Twelve Labs Breaks New Ground With First-of-its-kind Video-to-text Generative APIs

Company opens beta to the public after highly successful private beta period

Twelve Labs adds $10 million strategic investment with participation from Intel Capital, NVentures, Samsung Next, and more for future of video understanding

San Francisco, Calif – Oct 24, 2023 Twelve Labs, the video understanding company, today announced the debut of its multimodal technology along with the release of its public beta. Twelve Labs is the first in its industry to commercially release video-to-text generative APIs powered by its latest video-language foundation model, Pegasus-1. This model will enable novel capabilities like Summaries, Chapters, Video Titles, and Captioning from videos –even those without audio or text– with the release of its public beta.

Across use cases, language models are generally trained to guess the most probable next word. This task alone enabled new possibilities to emerge, including solving complex problems, effectively summarizing a 1,000-page long document, passing the bar exam and more. Taking language models’ capabilities to the next level, Twelve Labs enables the models to map visual and audio content to language, increasing the range of advanced problems AI can be used to solve.

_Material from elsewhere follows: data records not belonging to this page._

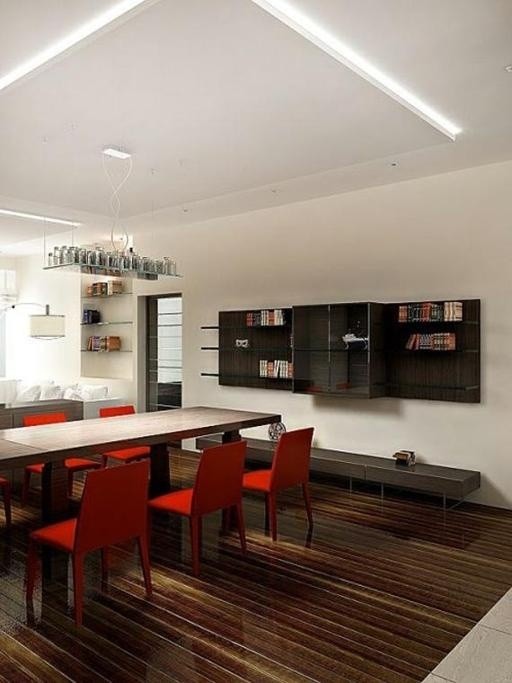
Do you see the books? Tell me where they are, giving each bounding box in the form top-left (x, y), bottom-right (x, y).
top-left (246, 310), bottom-right (287, 327)
top-left (87, 280), bottom-right (122, 298)
top-left (406, 333), bottom-right (455, 351)
top-left (399, 302), bottom-right (462, 323)
top-left (87, 336), bottom-right (120, 352)
top-left (83, 309), bottom-right (100, 325)
top-left (258, 360), bottom-right (293, 379)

The company has uniquely trained its multimodal AI model to solve complex video-language alignment problems. Twelve Labs’ proprietary model, evolved, tested, and refined for its public beta, leverages all the components present in videos like action, object, and background sounds, and it learns to map human language to what’s happening inside a video.

Twelve Labs’ technology enables video to not only tell a holistic story. Importantly, it also endows models with powerful capabilities so that users can find the best video to meet their needs, whether it’s pulling a highlight reel or generating a custom report. Twelve Labs users can now extract topics, as well as create summaries and chapters of video leveraging multimodal data. Such features not only save users substantial amounts of time, but also help uncover new insights, suggest marketing content such as catchy headlines or SEO-friendly tags, and unlock new possibilities for video through simple-to-use APIs.

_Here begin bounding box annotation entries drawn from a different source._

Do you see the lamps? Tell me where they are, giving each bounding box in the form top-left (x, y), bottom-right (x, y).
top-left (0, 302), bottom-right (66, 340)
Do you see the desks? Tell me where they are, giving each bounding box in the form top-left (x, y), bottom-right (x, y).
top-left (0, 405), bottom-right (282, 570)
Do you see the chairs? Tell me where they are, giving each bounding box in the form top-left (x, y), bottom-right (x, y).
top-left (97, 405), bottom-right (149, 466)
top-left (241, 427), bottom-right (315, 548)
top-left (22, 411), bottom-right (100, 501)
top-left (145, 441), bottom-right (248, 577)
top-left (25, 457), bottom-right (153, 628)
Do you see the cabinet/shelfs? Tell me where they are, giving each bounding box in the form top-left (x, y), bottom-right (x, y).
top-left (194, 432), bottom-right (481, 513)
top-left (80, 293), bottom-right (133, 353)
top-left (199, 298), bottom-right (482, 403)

Strategic Investments Signal Future of Video Understanding

In addition to its latest advancements, Twelve Labs disclosed a $10 million strategic investment with participation from NVentures, NVIDIA’s venture capital arm, Intel Capital, Samsung Next, and others. Their investment in and alignment with the company will create novel opportunities and exciting product integrations.

Twelve Labs built the go-to video understanding infrastructure for developers and enterprises that are innovating the video experience in their respective areas. It makes video just as easy to reference and useful as text. In essence, Twelve Labs provides the video intelligence layer on top of which customers build their dream features. For the first time, organizations and developers can leverage AI to retrieve an exact moment within hundreds of thousands of hours of footage by describing the scene in text, generate the relevant body text, be it titles, chapters, summaries, reports, or even tags from videos and incorporating the visual and audio just by prompting the model for it. With these capabilities, Twelve Labs pushes boundaries to provide a text-based interface that solves all video-related downstream tasks, ranging from low-level perception tasks to high-level video understanding.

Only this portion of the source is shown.